Una nuova generazione di delitti. Ogni tipo di informazione passa su Internet, che ha raggiunto ormai quasi ogni casa del mondo sviluppato: anche chi non possiede un pc, probabilmente ha un cellulare abbastanza avanzato da poter accedere, almeno parzialmente, alla rete. L’essere in rete, oltre ai grandi benefici che ha portato, si è fatta carico anche di una serie di “delitti informatici” di nuova concezione. Infatti, condividere file, e per file si intende ogni tipo di applicazione multimediale, siano foto, sms, telefonate, chat, espone potenzialmente il pc/tablet/cellulare anche a “visite” indesiderati: ecco i Trojan bancari come “Zeus”e “SpyEye”, che negli Stati Uniti hanno creato non pochi problemi svuotando l’account bancario dell’utente non appena vi si accedeva online. 
 
La webcam potenziale spia in casa. Tramite questi virus che infettano il vostro sistema multimediale si creano connessioni dirette, latenti, private, che permettono a un utente remoto di controllare e condividere, ad esempio, il desktop del nostro pc, guardare dalla vostra webcam, usare la vostra posta per inviare spazzatura virtuale. Insomma, se la vostra webcam sulla scrivania punta involontariamente sul letto in camera, meglio girarla. Estendendo il concetto a New York e Londra, con le loro reti di videosorveglianza totale e tutte le metropoli che seguiranno, appaiono potenziali falle di una misura di sicurezza, che può ritorcersi contro la privacy del singolo.
 
Droni telecomandati al college. Abbandonando i cellulari, quindi la sfera privata, un pericolo ancora maggiore si ha, in potenza, quando si ha a che fare con tecnologie di origine militare. Sempre negli USA, già da un paio d’anni il Congresso sta vagliando la pressante richiesta delle compagnie private e degli organi di certificazione per l’aviazione civile e militare al fine di permettere a droni senza pilota, impiegati ad esempio dalla polizia, di volare nello spazio aereo civile. Sistema “blindato” a interferenze esterne, si penserebbe.

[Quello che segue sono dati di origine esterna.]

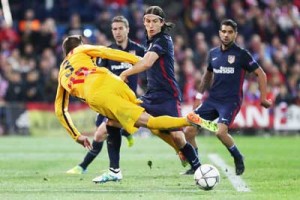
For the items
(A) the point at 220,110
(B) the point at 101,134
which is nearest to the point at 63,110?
(B) the point at 101,134

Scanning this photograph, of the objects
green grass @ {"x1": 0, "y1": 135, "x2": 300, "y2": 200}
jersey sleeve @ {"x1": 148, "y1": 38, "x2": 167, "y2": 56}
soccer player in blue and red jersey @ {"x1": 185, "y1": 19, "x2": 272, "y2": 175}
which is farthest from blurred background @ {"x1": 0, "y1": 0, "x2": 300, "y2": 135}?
jersey sleeve @ {"x1": 148, "y1": 38, "x2": 167, "y2": 56}

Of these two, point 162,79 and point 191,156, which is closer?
point 191,156

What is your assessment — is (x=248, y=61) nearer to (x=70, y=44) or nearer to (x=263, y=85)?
(x=263, y=85)

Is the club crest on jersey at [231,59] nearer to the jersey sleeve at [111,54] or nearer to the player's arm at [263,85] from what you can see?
the player's arm at [263,85]

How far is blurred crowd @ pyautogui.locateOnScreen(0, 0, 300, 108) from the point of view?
26.6 m

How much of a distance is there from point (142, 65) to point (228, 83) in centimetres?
269

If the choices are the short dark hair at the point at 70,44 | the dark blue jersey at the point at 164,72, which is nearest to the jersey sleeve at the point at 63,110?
the short dark hair at the point at 70,44

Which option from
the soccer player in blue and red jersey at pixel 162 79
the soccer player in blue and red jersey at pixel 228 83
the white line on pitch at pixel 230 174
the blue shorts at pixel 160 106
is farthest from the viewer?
the soccer player in blue and red jersey at pixel 228 83

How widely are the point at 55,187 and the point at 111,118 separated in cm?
112

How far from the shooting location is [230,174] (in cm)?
1380

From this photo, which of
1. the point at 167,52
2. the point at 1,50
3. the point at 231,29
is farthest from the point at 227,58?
the point at 1,50

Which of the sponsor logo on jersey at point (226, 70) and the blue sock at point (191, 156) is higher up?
the sponsor logo on jersey at point (226, 70)

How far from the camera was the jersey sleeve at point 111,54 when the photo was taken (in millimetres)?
11438

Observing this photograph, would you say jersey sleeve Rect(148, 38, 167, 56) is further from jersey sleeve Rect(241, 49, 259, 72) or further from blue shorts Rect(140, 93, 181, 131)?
jersey sleeve Rect(241, 49, 259, 72)
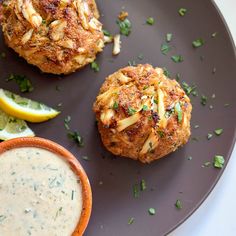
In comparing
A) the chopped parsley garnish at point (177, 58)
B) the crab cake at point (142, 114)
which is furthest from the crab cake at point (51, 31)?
the chopped parsley garnish at point (177, 58)

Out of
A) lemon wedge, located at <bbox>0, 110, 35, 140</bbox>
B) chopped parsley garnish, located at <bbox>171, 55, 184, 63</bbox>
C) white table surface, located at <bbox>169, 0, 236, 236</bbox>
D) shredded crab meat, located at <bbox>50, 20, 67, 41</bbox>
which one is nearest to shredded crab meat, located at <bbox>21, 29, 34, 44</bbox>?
shredded crab meat, located at <bbox>50, 20, 67, 41</bbox>

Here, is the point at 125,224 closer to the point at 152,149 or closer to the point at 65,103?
the point at 152,149

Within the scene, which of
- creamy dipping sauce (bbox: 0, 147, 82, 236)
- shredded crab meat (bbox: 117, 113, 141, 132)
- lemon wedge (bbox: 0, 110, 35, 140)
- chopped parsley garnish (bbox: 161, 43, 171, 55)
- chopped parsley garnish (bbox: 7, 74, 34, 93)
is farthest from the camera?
chopped parsley garnish (bbox: 161, 43, 171, 55)

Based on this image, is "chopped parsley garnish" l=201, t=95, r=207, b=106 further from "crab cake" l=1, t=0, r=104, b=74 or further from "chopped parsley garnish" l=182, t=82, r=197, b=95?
"crab cake" l=1, t=0, r=104, b=74

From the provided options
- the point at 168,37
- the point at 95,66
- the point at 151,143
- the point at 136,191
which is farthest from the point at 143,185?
the point at 168,37

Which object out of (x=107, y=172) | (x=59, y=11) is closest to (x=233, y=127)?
(x=107, y=172)

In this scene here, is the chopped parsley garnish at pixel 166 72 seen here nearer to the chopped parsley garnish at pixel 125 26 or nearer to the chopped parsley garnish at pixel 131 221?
the chopped parsley garnish at pixel 125 26

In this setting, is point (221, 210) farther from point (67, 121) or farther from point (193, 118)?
point (67, 121)
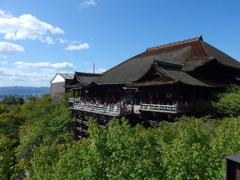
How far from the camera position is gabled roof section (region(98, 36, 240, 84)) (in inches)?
893

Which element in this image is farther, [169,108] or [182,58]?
[182,58]

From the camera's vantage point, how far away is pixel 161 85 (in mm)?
19250

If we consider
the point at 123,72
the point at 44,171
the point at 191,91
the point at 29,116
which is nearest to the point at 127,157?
the point at 44,171

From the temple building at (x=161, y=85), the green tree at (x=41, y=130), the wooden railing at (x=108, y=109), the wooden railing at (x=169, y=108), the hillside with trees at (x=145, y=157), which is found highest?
the temple building at (x=161, y=85)

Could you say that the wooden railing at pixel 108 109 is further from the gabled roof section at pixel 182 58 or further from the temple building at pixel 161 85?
the gabled roof section at pixel 182 58

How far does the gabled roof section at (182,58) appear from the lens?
2267 cm

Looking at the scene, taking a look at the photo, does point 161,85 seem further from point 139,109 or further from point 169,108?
point 139,109

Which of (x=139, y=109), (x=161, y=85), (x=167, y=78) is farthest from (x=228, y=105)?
(x=139, y=109)

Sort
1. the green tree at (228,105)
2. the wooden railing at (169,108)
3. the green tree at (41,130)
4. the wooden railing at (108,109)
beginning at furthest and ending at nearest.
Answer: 1. the green tree at (41,130)
2. the wooden railing at (108,109)
3. the wooden railing at (169,108)
4. the green tree at (228,105)

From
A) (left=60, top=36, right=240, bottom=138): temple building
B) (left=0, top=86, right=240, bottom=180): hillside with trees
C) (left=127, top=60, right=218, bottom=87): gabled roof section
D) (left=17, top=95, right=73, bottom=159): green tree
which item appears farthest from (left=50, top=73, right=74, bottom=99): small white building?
(left=0, top=86, right=240, bottom=180): hillside with trees

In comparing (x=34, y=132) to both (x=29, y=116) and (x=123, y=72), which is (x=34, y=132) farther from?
(x=123, y=72)

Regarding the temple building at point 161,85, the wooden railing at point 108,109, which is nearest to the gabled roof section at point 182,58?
the temple building at point 161,85

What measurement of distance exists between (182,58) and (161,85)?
7.83 meters

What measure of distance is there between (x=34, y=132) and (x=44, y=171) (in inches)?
488
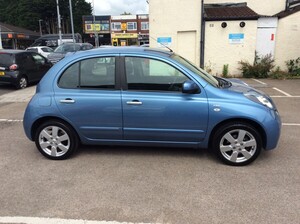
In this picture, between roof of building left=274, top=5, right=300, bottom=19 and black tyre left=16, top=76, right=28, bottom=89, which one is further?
roof of building left=274, top=5, right=300, bottom=19

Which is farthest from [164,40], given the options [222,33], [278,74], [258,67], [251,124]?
[251,124]

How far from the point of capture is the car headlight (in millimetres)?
4141

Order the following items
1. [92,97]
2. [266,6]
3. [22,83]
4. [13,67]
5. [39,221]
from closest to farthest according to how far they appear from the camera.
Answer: [39,221] → [92,97] → [13,67] → [22,83] → [266,6]

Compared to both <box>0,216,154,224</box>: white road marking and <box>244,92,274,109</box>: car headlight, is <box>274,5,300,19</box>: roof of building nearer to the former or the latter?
<box>244,92,274,109</box>: car headlight

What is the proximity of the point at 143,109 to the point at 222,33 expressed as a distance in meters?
10.3

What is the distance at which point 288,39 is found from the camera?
43.6ft

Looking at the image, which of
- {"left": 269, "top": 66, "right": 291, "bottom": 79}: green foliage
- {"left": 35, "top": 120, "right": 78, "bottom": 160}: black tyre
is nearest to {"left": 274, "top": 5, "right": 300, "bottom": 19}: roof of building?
{"left": 269, "top": 66, "right": 291, "bottom": 79}: green foliage

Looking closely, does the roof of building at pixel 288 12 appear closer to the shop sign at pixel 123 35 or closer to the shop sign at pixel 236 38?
the shop sign at pixel 236 38

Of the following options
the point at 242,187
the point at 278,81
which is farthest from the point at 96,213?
the point at 278,81

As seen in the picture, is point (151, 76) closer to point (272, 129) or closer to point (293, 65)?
point (272, 129)

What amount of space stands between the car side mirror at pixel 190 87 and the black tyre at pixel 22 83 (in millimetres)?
9368

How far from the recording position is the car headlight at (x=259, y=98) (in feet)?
13.6

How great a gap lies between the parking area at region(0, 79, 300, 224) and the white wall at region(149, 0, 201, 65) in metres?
8.97

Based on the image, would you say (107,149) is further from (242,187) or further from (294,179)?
(294,179)
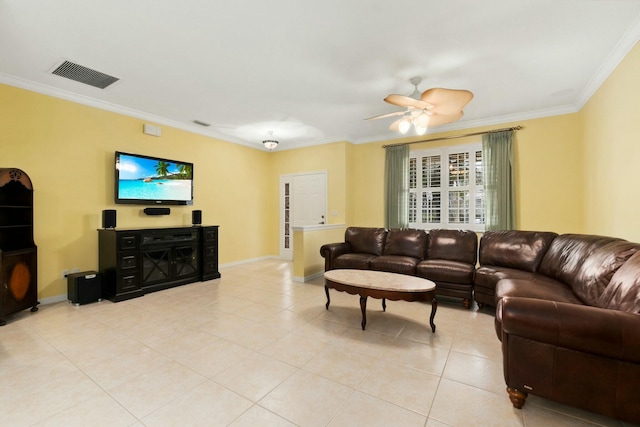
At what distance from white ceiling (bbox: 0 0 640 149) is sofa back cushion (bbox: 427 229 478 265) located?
2.03 m

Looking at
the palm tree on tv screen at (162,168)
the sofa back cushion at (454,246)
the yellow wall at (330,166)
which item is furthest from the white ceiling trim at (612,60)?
the palm tree on tv screen at (162,168)

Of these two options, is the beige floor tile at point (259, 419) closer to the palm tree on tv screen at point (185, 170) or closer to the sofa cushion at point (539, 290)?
the sofa cushion at point (539, 290)

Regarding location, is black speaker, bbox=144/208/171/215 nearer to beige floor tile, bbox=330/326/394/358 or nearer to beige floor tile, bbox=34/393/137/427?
beige floor tile, bbox=34/393/137/427

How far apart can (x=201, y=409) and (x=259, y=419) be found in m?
0.38

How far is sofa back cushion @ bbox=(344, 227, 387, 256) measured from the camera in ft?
15.5

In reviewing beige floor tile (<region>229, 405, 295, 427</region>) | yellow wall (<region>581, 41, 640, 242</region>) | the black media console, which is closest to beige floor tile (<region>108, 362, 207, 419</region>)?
beige floor tile (<region>229, 405, 295, 427</region>)

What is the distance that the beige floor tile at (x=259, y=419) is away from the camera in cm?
156

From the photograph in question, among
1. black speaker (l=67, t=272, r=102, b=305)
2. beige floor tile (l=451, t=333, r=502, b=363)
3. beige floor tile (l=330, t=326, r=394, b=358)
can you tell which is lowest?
beige floor tile (l=451, t=333, r=502, b=363)

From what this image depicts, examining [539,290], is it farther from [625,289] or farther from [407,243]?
[407,243]

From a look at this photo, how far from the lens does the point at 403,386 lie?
191 cm

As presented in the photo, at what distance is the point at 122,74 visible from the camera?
3275 millimetres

Tuttavia, il dipartimento per la Sicurezza Nazionale ha offerto ad un team della Texas University 1000 dollari per un progetto di ricerca. In poco tempo un team ha acquistato con quel budget il necessario per assemblare e programmare uno “spoofer”, un sistema di hacking che sfrutta la tecnologia GPS. Con quello, i ricercatori hanno dirottato un drone mentre era in volo, facendolo atterrare vicino a loro sotto gli occhi sbigottiti degli osservatori, affermando che “non è poi così difficile hackerare un drone”. Anche Ahmadinejad disse di aver fatto la stessa cosa all’inizio dell’anno, ma le sue affermazioni furono ritenute “ridicole”.
 
Hackeraggio più probabile di una rapina. “Ci sono più probabilità di cadere vittima di un attacco informatico di qualsiasi tipo che non essere rapinati per strada – dichiara Mikko Hypponen, capo ricercatore di FSecure, società di difesa informatica internazionale –  Internet, oltre ai benefici, ha fornito un biglietto d’aereo gratuito a tutti i criminali del mondo. Oggi ci sono tre tipi principali di attacchi informatici: criminali, governativi e, da un paio di anni a questa parte, anche i gruppi di attivisti. “Ovviamente quelli criminali colpiscono indistintamente – fa sapere Hypponen – Ma sono convinto che la rete sia ancora un bene, per questo va protetta. Ha dei problemi, come il mondo reale ne ha, ormai non c’è differenza”.